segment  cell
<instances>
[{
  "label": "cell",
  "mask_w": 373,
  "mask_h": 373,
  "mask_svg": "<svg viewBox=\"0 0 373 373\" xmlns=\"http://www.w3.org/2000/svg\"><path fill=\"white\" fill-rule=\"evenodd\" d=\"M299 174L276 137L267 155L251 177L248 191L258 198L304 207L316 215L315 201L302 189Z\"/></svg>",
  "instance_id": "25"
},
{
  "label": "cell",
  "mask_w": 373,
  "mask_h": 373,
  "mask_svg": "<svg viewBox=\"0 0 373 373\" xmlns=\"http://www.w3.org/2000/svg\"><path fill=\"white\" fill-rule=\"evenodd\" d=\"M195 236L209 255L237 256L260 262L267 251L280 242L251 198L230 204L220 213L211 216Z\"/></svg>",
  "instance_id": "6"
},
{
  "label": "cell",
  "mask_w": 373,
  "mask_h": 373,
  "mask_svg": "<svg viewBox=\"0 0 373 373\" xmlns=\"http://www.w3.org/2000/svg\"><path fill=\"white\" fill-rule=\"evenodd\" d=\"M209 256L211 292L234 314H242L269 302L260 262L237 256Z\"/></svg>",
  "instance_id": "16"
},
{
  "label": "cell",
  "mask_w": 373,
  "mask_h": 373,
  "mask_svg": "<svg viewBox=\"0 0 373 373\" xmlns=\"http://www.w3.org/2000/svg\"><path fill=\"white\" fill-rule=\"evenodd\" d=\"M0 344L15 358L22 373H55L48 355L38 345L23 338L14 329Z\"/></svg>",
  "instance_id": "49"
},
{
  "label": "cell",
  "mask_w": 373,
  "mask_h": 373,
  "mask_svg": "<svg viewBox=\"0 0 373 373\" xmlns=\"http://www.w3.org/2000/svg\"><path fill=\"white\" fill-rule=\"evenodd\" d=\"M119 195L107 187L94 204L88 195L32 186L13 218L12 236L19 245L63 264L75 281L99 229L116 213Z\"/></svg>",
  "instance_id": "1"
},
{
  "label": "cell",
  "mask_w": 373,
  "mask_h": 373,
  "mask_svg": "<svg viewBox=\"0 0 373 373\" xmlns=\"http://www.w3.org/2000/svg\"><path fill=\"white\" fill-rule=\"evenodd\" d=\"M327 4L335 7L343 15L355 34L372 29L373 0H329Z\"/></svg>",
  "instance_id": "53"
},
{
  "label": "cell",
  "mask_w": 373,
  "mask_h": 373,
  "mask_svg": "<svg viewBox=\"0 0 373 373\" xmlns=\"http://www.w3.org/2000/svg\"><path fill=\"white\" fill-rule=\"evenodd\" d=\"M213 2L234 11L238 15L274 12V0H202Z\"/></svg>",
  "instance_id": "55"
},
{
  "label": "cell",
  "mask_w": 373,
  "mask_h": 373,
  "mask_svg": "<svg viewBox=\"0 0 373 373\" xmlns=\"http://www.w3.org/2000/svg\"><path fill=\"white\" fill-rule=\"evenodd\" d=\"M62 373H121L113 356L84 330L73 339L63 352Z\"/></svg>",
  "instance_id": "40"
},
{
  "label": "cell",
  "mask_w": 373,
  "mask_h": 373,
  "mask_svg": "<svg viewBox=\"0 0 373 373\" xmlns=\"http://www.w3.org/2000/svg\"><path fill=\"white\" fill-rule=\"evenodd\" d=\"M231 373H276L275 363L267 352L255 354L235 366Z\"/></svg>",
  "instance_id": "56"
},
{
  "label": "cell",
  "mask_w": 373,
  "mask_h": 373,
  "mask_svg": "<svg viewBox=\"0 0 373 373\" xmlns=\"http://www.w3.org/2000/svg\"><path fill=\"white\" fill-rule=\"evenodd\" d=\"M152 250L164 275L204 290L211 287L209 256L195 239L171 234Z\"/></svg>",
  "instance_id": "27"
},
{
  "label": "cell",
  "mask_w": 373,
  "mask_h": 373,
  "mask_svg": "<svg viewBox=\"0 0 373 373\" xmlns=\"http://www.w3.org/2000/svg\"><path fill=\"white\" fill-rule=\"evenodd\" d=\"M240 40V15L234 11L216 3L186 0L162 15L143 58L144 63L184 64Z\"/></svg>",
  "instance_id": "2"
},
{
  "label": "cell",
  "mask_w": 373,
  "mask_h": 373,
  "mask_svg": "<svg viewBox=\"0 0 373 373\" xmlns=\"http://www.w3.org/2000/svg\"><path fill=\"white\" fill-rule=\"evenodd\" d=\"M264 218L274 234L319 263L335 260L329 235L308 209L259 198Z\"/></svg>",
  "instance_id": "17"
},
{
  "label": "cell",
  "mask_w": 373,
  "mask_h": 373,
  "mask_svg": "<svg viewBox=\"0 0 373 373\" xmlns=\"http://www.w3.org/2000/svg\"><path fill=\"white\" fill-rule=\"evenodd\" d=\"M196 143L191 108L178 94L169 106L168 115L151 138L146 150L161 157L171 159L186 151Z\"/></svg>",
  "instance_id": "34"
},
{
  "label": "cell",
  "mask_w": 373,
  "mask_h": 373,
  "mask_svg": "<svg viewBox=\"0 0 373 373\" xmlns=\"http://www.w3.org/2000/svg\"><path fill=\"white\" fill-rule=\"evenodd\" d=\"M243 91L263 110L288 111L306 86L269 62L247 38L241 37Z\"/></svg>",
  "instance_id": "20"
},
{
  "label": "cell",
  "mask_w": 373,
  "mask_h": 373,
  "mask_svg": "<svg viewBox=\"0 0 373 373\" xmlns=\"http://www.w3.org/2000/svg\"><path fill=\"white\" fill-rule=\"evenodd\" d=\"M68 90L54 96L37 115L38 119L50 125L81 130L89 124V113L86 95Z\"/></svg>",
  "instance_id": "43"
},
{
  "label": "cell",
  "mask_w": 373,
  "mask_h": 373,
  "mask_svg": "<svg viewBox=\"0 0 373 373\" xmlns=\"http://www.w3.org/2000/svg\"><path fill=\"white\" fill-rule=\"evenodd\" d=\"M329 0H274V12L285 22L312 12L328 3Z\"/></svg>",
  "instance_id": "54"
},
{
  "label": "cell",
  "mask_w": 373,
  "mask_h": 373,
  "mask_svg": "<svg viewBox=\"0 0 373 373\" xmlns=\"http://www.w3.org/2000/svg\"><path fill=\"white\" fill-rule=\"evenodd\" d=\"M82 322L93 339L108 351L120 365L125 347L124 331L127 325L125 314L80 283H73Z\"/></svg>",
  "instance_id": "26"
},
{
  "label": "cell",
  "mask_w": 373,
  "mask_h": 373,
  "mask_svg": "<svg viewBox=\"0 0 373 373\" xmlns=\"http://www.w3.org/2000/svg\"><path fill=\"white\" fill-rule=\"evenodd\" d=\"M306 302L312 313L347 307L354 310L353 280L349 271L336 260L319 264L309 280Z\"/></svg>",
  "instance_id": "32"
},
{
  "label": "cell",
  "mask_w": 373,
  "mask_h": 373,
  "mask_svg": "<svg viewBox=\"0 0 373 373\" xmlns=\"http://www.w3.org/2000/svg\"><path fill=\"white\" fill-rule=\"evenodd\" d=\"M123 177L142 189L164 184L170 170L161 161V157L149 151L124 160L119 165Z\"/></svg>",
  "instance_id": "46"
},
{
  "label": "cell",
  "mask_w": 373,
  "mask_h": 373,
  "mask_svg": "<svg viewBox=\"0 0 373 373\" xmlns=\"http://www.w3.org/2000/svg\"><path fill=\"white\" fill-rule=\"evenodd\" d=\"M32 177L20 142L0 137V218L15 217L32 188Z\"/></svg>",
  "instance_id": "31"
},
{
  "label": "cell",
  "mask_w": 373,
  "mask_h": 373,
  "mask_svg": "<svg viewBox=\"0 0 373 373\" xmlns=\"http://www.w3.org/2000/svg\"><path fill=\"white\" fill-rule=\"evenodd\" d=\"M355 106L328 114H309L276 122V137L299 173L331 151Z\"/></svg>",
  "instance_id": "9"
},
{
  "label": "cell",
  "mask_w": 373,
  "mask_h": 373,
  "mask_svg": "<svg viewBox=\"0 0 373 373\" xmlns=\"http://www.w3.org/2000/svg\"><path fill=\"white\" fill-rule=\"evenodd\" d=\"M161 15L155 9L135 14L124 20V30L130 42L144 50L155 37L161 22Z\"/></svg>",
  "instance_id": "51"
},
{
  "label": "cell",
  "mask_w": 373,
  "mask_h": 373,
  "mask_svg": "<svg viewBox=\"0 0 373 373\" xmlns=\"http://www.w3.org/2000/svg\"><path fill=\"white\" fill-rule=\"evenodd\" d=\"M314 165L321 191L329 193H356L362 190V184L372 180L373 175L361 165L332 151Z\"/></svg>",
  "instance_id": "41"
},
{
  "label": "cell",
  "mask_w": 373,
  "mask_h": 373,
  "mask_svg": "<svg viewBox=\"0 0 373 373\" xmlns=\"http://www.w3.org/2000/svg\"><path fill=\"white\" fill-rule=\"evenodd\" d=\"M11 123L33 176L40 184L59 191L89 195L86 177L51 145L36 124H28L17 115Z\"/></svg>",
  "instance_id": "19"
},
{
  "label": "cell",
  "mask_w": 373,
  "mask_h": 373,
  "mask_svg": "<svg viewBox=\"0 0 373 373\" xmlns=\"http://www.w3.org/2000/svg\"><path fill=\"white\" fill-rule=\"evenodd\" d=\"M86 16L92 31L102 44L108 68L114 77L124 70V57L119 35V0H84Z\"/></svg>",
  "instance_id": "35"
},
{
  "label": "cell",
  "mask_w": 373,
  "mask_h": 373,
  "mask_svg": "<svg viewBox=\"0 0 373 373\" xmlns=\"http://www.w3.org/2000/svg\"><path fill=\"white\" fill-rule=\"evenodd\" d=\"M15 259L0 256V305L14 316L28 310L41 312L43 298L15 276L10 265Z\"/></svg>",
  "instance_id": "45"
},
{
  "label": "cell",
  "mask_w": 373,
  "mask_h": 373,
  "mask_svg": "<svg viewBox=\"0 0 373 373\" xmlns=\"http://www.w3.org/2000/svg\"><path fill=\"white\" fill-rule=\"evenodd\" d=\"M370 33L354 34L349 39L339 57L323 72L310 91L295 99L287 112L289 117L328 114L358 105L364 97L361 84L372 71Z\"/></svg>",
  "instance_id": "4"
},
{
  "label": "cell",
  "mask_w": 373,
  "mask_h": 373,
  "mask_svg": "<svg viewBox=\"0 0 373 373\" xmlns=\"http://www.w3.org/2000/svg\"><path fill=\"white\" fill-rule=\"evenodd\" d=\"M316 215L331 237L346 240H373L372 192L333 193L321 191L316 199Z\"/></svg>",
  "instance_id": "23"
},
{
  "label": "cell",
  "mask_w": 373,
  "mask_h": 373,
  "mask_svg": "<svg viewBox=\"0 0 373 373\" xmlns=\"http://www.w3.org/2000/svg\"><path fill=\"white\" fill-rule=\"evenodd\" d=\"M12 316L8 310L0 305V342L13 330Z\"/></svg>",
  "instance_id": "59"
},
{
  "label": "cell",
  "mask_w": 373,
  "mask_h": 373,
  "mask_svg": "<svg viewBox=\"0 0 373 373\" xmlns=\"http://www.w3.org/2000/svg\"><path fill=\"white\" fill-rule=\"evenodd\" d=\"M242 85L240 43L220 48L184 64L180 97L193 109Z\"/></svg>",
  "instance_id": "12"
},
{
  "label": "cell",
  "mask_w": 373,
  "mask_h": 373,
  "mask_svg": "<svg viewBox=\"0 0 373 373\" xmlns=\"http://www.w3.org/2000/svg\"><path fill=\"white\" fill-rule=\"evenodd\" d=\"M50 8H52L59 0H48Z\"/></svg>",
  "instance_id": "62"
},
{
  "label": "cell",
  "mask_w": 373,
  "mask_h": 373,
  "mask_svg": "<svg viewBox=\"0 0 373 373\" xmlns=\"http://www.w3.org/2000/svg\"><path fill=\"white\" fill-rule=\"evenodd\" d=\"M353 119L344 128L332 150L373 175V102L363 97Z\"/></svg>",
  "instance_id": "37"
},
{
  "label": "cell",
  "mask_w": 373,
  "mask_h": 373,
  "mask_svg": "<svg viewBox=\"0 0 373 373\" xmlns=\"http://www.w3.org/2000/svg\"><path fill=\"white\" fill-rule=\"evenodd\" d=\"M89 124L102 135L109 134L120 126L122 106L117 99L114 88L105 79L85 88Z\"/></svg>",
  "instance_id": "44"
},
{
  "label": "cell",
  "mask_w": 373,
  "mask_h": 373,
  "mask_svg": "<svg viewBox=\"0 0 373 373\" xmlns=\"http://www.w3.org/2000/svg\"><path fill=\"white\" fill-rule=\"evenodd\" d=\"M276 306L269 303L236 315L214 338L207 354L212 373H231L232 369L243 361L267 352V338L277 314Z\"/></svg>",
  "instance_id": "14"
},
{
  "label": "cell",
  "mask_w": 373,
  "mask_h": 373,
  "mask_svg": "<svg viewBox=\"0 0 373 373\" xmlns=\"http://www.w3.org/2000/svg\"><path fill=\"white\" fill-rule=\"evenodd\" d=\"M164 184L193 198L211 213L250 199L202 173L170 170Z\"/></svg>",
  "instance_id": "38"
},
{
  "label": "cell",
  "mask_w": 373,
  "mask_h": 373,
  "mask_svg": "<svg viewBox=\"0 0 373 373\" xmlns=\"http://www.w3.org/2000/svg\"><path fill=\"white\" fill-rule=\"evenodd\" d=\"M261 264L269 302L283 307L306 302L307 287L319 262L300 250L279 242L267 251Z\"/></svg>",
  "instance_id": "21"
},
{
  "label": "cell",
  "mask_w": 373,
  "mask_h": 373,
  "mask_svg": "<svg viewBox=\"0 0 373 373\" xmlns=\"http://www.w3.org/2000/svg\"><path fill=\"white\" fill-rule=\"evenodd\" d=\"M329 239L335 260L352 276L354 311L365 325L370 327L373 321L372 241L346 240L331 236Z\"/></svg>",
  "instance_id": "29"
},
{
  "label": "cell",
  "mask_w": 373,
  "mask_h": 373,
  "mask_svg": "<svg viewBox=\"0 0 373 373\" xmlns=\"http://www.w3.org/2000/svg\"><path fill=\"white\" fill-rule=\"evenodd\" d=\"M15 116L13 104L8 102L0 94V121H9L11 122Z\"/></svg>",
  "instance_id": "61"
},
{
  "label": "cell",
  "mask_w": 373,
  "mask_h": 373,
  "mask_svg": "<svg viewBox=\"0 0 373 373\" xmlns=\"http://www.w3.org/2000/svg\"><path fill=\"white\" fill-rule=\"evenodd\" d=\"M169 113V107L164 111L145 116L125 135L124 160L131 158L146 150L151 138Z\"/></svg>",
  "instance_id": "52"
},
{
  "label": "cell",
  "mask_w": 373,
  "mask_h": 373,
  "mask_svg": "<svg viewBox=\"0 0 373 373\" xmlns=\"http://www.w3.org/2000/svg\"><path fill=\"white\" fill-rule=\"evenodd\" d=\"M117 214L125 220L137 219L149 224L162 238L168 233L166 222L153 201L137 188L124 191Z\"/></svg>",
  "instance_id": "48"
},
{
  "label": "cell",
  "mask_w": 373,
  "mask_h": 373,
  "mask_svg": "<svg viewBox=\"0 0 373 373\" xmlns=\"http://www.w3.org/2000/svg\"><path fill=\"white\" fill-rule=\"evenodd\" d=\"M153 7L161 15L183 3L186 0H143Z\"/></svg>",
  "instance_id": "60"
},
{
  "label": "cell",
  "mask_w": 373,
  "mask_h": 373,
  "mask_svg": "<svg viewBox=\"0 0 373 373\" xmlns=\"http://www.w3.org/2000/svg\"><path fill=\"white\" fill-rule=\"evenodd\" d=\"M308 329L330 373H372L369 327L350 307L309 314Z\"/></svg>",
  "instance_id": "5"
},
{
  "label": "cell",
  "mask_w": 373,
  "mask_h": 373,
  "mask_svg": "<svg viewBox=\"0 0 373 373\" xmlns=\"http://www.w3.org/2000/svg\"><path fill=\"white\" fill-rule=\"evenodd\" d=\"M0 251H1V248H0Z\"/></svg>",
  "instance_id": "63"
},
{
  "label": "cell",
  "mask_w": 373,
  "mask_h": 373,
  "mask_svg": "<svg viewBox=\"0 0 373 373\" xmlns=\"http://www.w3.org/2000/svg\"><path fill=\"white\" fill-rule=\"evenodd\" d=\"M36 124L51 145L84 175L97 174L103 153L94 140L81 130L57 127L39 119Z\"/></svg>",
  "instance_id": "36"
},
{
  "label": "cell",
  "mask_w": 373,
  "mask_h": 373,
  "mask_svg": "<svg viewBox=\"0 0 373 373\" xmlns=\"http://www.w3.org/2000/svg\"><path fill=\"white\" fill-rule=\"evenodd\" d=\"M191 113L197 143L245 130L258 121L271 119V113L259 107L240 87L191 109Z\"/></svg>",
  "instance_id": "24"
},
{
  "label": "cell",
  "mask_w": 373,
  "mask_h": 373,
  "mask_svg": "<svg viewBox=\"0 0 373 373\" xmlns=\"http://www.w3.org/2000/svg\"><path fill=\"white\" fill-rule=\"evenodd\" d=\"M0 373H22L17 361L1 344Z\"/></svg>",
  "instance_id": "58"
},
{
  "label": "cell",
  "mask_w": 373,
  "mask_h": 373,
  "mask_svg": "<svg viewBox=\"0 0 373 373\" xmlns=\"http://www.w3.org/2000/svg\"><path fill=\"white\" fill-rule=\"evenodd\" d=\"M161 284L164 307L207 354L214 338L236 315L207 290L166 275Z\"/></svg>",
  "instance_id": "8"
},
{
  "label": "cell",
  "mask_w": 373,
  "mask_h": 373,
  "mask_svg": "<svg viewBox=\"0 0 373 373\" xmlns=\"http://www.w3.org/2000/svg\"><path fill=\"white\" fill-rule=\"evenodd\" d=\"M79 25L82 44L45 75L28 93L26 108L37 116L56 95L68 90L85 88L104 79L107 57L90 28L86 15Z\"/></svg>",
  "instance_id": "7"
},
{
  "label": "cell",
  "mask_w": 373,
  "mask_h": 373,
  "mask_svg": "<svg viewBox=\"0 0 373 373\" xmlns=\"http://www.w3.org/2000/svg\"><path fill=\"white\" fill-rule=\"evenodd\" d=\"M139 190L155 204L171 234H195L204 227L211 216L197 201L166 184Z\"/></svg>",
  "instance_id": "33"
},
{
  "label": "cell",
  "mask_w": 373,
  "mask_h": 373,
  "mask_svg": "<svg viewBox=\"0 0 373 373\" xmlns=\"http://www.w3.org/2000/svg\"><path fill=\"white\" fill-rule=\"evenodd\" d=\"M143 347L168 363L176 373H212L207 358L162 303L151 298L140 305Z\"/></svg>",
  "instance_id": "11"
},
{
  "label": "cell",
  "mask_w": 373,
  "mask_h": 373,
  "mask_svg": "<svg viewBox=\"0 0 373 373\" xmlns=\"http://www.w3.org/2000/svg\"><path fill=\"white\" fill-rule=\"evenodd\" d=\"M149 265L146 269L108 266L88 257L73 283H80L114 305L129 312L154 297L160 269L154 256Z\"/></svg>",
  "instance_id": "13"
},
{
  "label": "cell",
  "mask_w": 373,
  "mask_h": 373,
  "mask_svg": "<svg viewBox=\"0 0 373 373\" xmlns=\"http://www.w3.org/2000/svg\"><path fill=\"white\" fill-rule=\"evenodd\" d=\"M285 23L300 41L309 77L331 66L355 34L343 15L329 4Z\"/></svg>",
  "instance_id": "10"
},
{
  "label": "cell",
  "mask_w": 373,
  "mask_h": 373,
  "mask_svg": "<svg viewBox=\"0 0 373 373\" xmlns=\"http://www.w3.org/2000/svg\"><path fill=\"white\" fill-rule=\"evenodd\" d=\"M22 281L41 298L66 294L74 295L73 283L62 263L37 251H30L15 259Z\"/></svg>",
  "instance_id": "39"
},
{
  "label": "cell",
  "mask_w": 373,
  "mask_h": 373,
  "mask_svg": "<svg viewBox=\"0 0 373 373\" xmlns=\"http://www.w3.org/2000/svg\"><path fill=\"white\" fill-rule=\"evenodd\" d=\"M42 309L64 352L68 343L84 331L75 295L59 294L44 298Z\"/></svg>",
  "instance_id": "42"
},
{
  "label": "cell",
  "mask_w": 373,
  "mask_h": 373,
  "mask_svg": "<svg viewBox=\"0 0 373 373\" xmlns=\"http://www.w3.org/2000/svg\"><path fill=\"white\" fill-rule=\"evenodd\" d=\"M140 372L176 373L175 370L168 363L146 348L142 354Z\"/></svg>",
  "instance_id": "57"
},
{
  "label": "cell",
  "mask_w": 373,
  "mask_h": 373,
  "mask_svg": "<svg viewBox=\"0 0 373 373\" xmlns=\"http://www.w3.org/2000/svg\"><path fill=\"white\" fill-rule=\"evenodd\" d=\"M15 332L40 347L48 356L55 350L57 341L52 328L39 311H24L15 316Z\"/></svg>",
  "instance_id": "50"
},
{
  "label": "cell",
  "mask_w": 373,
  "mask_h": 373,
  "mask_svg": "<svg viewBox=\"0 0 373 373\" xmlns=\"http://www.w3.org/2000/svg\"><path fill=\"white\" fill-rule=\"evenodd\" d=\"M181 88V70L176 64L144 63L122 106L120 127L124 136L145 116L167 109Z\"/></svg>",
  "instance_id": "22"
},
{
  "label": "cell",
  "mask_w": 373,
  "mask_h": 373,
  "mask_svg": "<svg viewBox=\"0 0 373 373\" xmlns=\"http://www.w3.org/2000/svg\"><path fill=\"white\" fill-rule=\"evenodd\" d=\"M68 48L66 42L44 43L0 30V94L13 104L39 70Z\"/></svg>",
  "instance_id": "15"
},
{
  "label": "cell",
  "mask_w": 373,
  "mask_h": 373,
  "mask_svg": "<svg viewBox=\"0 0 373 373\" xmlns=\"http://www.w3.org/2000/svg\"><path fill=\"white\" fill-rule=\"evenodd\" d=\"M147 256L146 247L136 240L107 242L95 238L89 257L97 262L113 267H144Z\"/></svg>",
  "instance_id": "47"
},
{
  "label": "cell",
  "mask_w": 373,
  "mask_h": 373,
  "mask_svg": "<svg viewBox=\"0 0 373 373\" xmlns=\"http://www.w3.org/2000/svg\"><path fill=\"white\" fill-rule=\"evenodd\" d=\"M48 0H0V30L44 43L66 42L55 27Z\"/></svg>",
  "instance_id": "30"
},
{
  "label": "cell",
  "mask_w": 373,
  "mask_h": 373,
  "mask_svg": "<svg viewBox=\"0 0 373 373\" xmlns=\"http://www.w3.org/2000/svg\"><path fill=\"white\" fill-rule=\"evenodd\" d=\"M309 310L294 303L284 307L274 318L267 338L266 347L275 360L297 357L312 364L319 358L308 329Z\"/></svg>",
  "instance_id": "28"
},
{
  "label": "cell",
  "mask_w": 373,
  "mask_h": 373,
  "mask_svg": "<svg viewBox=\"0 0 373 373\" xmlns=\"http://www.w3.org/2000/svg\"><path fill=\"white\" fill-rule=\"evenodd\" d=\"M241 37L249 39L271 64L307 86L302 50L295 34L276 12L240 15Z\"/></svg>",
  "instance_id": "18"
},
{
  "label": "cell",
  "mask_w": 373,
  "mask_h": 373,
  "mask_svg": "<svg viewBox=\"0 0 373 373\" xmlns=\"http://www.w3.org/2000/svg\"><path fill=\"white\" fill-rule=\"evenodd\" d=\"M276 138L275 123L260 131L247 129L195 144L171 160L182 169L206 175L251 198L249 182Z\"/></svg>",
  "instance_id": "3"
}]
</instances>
========
WHAT IS NEEDED:
Write out the entries word for word, starting at their first line and ending at the line that contains "174L276 137L267 155L251", with both of those lines included.

RESULT:
segment  cell
<instances>
[{
  "label": "cell",
  "mask_w": 373,
  "mask_h": 373,
  "mask_svg": "<svg viewBox=\"0 0 373 373\" xmlns=\"http://www.w3.org/2000/svg\"><path fill=\"white\" fill-rule=\"evenodd\" d=\"M299 174L276 137L267 155L251 177L248 191L258 198L304 207L316 215L315 201L302 189Z\"/></svg>",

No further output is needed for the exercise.